▸ **Problem requirements**: In one to three sentences, explain why tree loss in DC has grown over the last year, according to the Casey Trees article.

▸ **Passage shown**:

★ ★ ★ ★

April is the best gardening month of the year. Cherry blossoms, daffodils, tulips, and so much more pop up after the colder months of winter. It is the perfect time to plant seeds and start up plants you can enjoy all summer long.
It is also the month of two key national celebration days—Arbor Day and Earth Day. Earth Day always falls on April 22nd, and Arbor Day, celebrated on the last Friday of April, falls on April 28th this year. The Arbor Day Foundation is one of the largest membership groups of its kind.
Every day is Arbor Day at the DC-based foundation, Casey Trees. Started by the late philanthropist and longtime area resident Betty Brown Casey in 2002, the group’s mission is to restore, enhance and protect the tree canopy of the nation’s capital.
The city was designed by Pierre L’Enfant to have many tree-lined boulevards and green spaces, but over time the tree canopy has declined to just over 35 percent. Thanks to Betty Casey’s foresight, the city is working hard to plant more trees, and on April 22nd this year, Casey Trees will plant it’s 50,000th tree. That is an astounding record to celebrate on Earth Day.
The 50,000th tree will be part of a community planting at Fort Stanton Recreation Center in Anacostia. Casey Trees has added a focus on environmental justice and planting trees in traditionally underserved Wards 5,7, and 8. Tree decline in DC has increased in the last year especially in these areas. Why? Andrew Schichtel, Chief Operating Officer of Casey Trees, says climate change, development and some hesitancy by residents to plant trees have all contributed.

★ ★ ★ ★

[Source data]

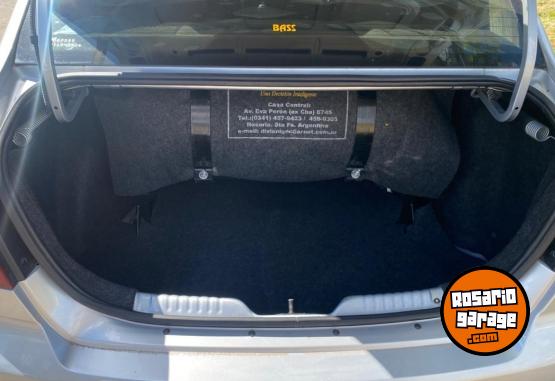 Autos - Volkswagen Voyage 2014 GNC 149000Km - En Venta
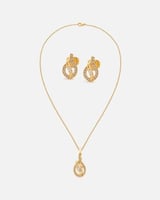 ‎ طقم نسائي أنيق باللون الذهبي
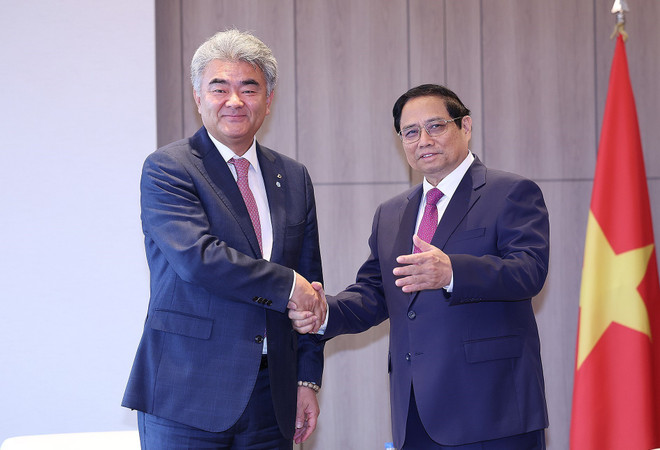 El primer ministro Pham Minh Chinh y Jung Won-ju, presidente del grupo Daewoo E&C. (Fuente: VNA) vna_potal_thu_tuong_tiep_lanh_dao_mot_so_tap_doan_han_quoc_dang_dau_tu_tai_viet_nam_7462280.jpg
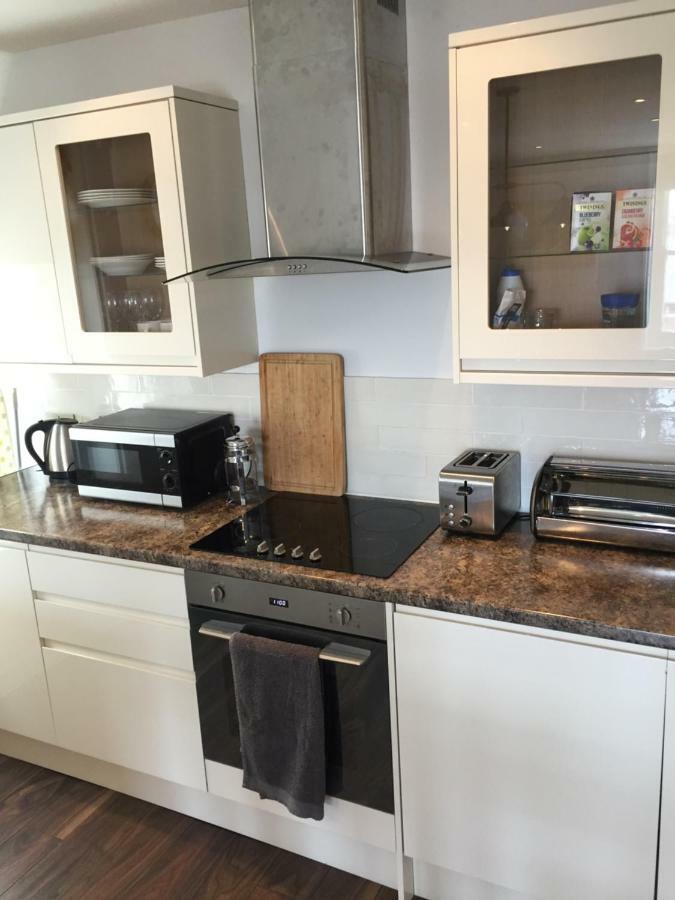 Modern One Bedroom Apartment Near The Seafront Portsmouth Buitenkant foto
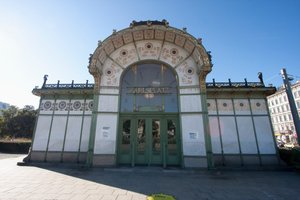 Stacja Karlsplatz Stadtbahn projektu Otto Wagnera, Wiedeń (Wien), Austria
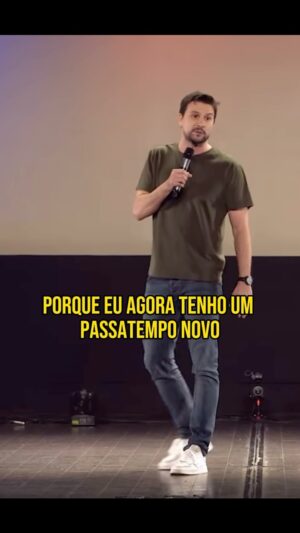 Hugo Sousa Instagram - O sofá é fofinho…
#hugosousa #standupcomedy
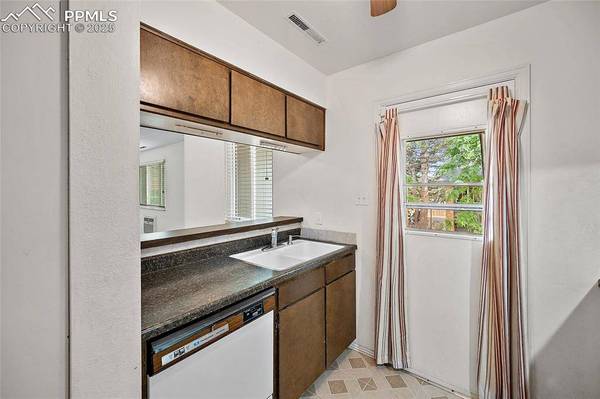 1625 N Murray BLVD #224, Colorado Springs, CO 80915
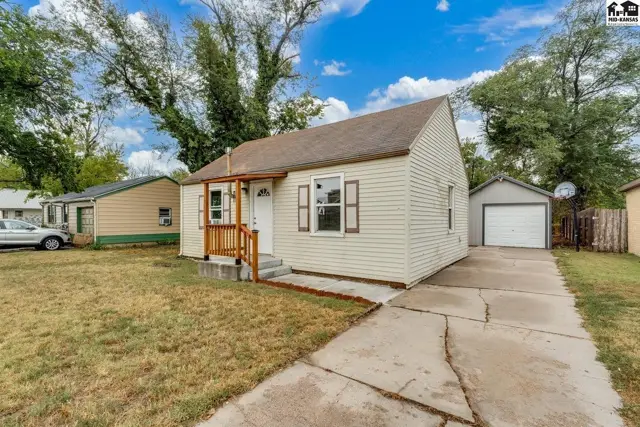 Photo of 713 E 11th Ave, Hutchinson, KS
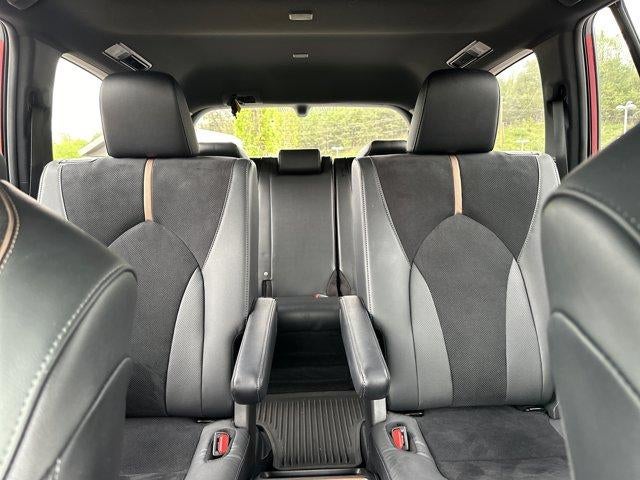 2025 Toyota Grand Highlander LE FWD (Natl)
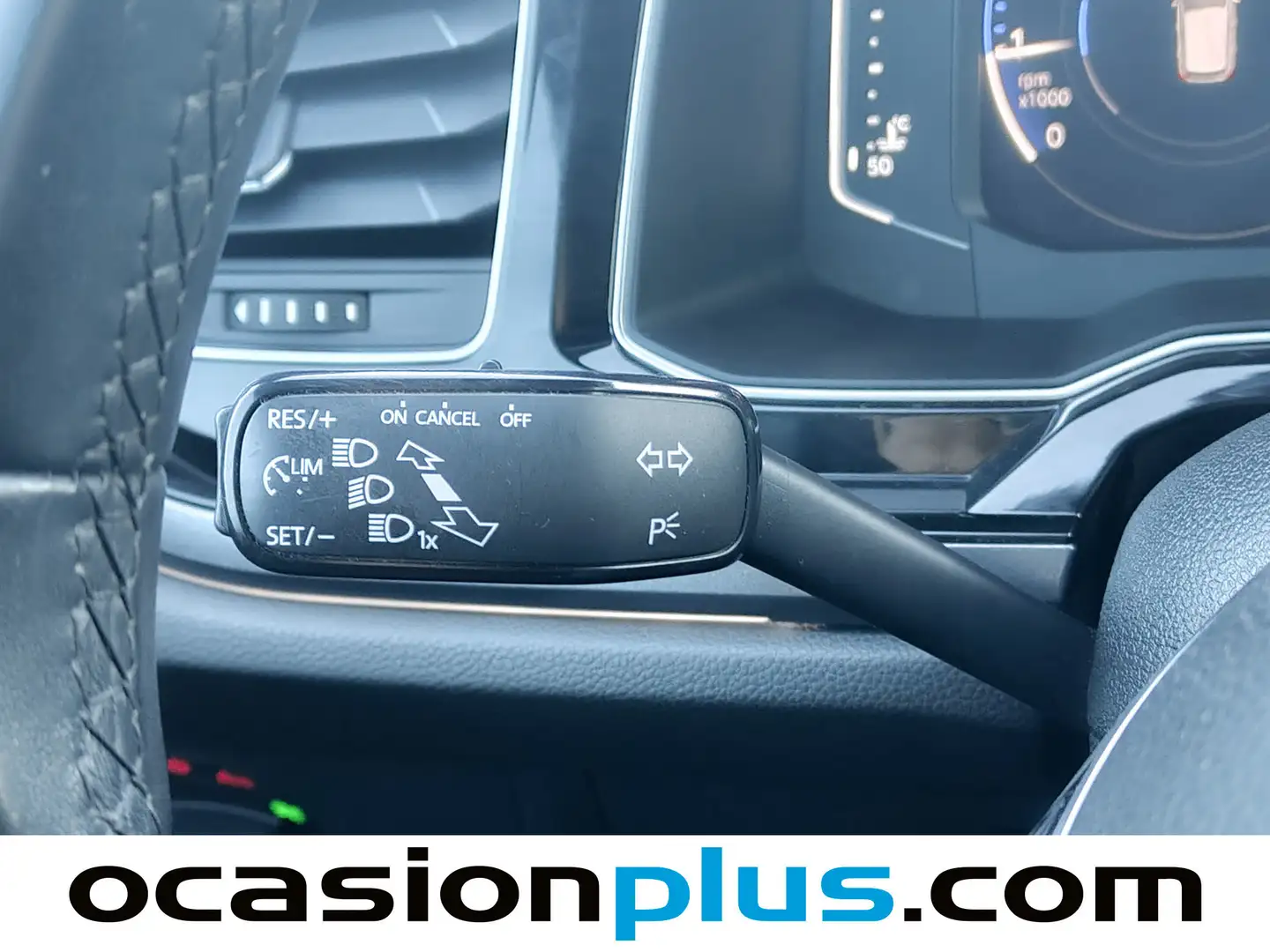 Foto Volkswagen Polo Volkswagen Polo Sport 1.0 TSI R-LINE (115 CV)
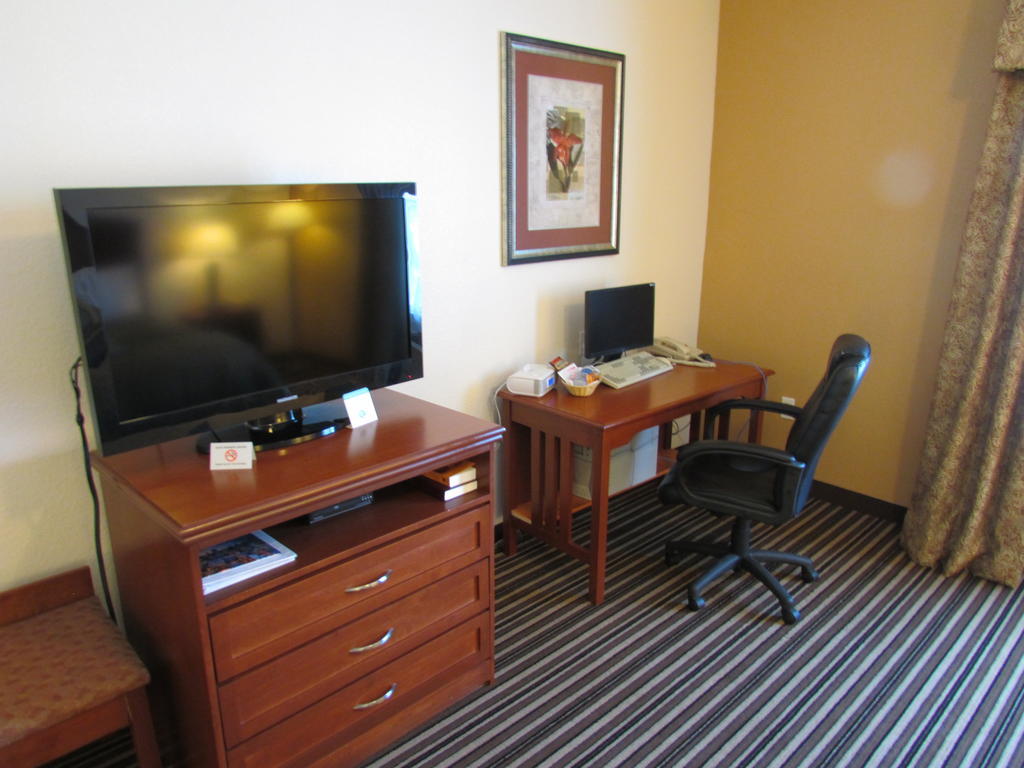 Super 8 By Wyndham Austin/Airport South Hotel Quarto foto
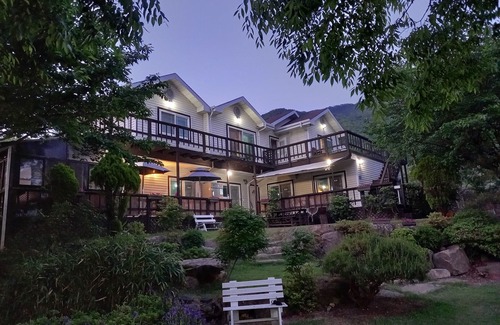 Jecheon Condominio | Chamjoeun pension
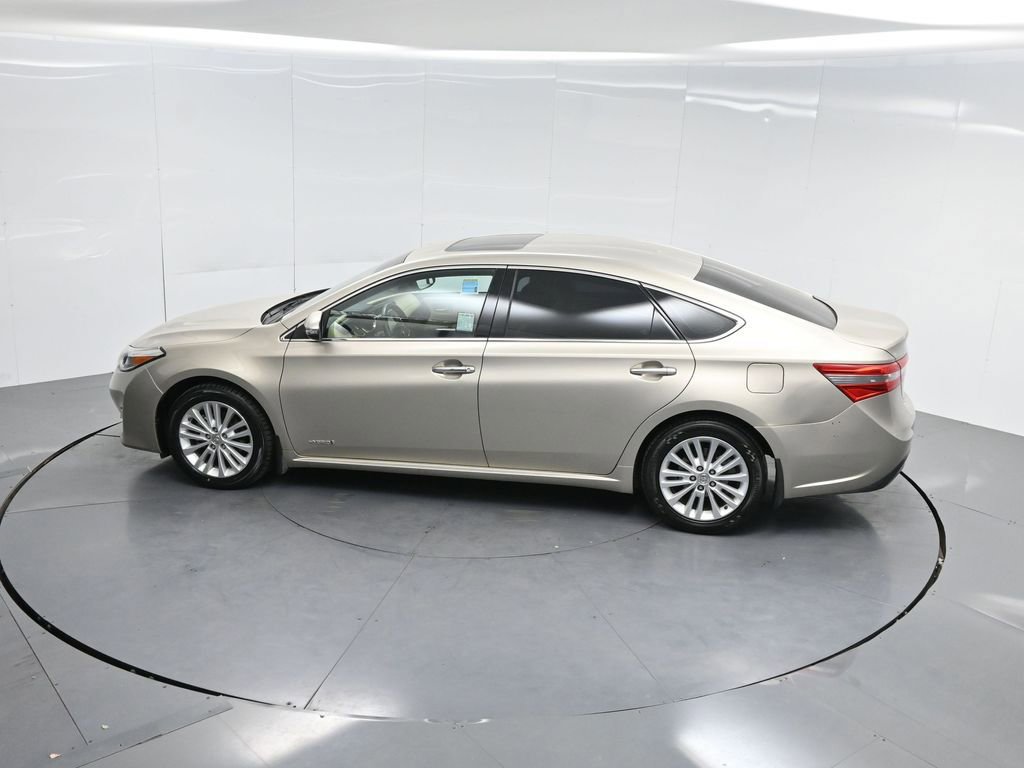 Used 2013 Toyota Avalon Limited image 54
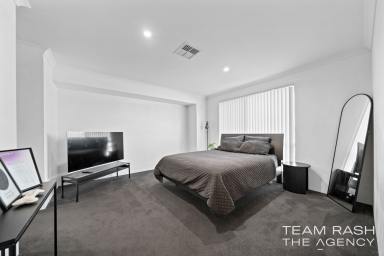 House For Sale - WA - Banksia Grove - 6031 - MODERN LUXURY, ETERNAL CHARM  (Image 2)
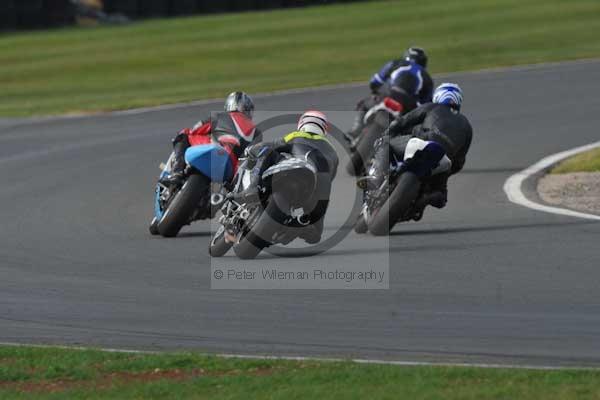 Mallory park Leicestershire;Mallory park photographs;Motorcycle action photographs;Trackday digital images;event digital images;eventdigitalimages;mallory park;no limits trackday;peter wileman photography;trackday;trackday photos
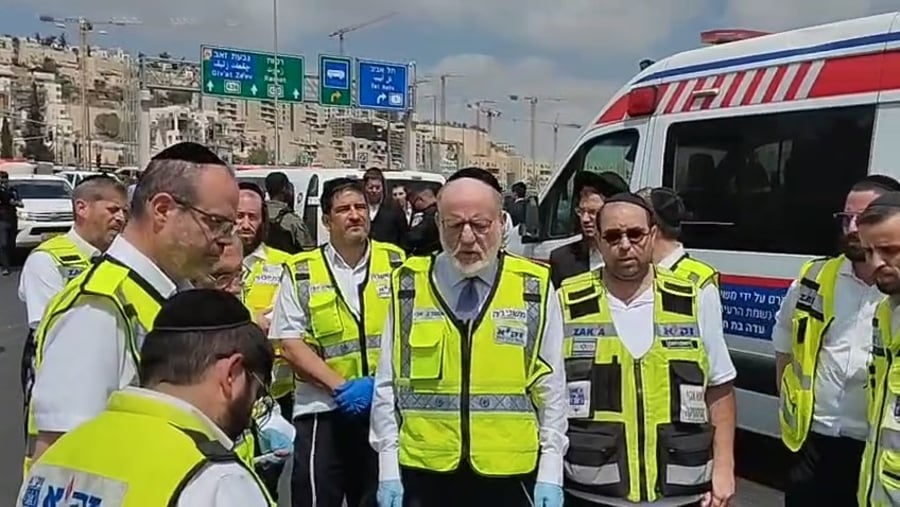 בבכי ובכאב: מתנדבי זק"א באמירת קדיש מצמררת לאחר סיום הטיפול בקדושים | צפו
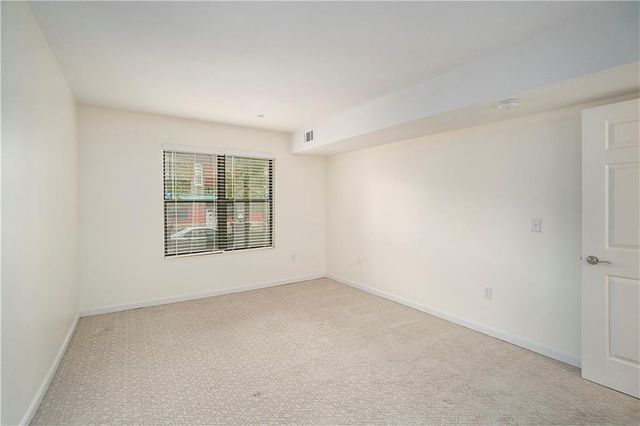 425 W 9th Street 102, Kansas City, MO 64105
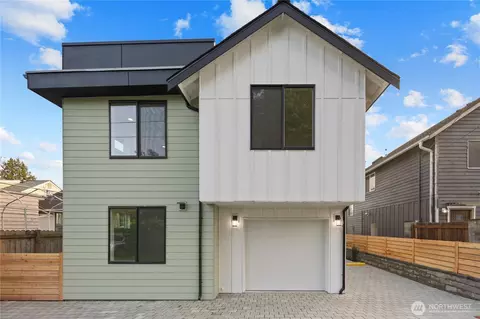 516 N 102nd St, Seattle, WA 98133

★ ★ ★ ★

▸ **Written reply**: According to Andrew Schichtel, Chief Operating Officer of Casey Trees, climate change, development, and some hesitancy by residents to plant trees have all contributed to the rise in tree decline. The article says the increase has been especially sharp in Wards 5, 7, and 8.